Should the Department of Energy choose to again look beyond the current Federal Project Director ranks to fill the soon-to-be-vacant FPD slot at the Hanford Waste Treatment Plant, Lawrence Berkeley National Laboratory Chief Operating Officer Jim Krupnick has emerged as a potential candidate, WC Monitor has learned. If Krupnick is chosen, he would replace Dale Knutson, whose two-year agreement to serve as WTP project director is set to expire at the end of May. Additionally, it would continue a pattern of bringing in federal and contractor officials from Office of Science and National Nuclear Security Administration national laboratories to oversee work on the Hanford project.

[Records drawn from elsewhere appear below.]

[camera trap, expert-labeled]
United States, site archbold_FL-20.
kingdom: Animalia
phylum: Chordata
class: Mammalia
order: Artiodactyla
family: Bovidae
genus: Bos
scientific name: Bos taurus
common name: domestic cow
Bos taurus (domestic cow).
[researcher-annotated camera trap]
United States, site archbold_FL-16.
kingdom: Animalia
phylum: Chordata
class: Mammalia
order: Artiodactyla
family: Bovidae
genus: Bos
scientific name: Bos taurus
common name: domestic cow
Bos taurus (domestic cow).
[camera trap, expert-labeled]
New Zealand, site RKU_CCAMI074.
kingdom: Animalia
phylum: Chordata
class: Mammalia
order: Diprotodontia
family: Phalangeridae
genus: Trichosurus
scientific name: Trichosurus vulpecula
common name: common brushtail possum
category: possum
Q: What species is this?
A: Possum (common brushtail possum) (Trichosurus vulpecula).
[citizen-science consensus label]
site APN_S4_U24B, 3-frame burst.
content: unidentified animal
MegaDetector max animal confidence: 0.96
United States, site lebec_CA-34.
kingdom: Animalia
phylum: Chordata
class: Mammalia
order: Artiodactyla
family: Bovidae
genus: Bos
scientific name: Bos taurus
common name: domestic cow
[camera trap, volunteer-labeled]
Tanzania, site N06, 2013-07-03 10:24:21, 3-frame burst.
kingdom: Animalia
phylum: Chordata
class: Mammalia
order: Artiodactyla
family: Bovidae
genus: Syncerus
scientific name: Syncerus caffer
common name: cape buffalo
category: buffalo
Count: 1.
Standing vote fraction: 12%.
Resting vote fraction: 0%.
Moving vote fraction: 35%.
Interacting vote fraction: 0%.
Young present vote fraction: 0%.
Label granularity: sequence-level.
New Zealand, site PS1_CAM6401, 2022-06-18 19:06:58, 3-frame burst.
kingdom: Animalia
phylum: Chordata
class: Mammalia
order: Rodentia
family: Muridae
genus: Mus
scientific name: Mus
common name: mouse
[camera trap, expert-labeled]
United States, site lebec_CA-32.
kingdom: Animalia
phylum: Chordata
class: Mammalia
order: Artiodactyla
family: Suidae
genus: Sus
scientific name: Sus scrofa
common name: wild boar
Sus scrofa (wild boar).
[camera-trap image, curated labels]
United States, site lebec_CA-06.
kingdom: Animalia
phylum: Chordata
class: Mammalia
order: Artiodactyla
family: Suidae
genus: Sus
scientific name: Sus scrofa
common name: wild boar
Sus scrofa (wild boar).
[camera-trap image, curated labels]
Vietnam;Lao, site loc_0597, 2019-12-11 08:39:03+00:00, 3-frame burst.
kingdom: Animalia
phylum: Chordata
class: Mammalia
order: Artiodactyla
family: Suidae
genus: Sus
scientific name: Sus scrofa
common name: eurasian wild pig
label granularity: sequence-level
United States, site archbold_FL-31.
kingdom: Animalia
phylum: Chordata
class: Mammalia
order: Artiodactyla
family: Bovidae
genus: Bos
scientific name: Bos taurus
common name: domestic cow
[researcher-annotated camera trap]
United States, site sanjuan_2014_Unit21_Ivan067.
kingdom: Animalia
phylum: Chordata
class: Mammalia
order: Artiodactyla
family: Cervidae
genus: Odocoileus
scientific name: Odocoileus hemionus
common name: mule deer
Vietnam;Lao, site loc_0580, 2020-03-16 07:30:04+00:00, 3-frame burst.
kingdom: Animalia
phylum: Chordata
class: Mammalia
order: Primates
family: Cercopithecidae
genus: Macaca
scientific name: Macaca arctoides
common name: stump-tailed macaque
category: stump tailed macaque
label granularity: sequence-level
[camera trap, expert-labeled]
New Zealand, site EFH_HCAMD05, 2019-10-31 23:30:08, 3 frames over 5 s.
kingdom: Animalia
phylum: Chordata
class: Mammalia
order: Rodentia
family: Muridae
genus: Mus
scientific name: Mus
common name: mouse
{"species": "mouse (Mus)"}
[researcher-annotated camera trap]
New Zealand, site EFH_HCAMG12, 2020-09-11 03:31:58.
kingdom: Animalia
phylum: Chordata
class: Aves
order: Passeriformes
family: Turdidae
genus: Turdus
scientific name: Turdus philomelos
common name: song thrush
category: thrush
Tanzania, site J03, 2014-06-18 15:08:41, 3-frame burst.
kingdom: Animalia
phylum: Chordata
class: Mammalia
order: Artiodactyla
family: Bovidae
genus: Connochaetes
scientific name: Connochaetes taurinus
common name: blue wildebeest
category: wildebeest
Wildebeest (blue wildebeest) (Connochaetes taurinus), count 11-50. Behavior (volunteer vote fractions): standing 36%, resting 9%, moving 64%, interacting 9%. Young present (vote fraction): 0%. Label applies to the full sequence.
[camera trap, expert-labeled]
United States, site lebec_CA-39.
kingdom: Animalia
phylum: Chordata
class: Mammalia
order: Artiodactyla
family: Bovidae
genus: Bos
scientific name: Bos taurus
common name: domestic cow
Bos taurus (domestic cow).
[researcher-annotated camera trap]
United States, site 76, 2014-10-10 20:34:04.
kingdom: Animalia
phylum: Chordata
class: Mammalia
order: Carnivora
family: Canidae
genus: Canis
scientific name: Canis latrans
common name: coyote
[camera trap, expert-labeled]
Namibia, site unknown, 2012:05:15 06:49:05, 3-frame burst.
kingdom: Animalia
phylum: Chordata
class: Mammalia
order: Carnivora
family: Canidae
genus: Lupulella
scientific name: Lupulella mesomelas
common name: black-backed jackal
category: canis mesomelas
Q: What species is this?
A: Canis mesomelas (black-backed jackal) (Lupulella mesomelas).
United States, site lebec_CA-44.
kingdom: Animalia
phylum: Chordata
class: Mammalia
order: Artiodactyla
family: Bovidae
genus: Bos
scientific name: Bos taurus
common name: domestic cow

DOE, which is also believed to be weighing other candidates, did not return calls for comment on Krupnick yesterday.
For his part, Knutson is set to return to the Pacific Northwest National Laboratory, where he worked before coming to the Hanford vit plant. The DOE Office of River Protection at Hanford announced Knutson’s planned departure earlier this week, saying that the Department is "going through a deliberative process to identify the potential candidates" for a replacement.
At Lawrence Berkeley, Krupnick is responsible for overseeing the lab’s Environmental Safety and Health, Facilities Management, Financial Services, Human Resources, Information Technology, and Public Affairs Divisions and Departments, plus the Office of Workforce Diversity. He was appointed as associate laboratory director for operations in 2008 by then-lab Director Steven Chu. Previously, Krupnick was a Division Deputy at the Advanced Light Source, and project director for the construction of the Molecular Foundry, according to the Lawrence Berkeley website.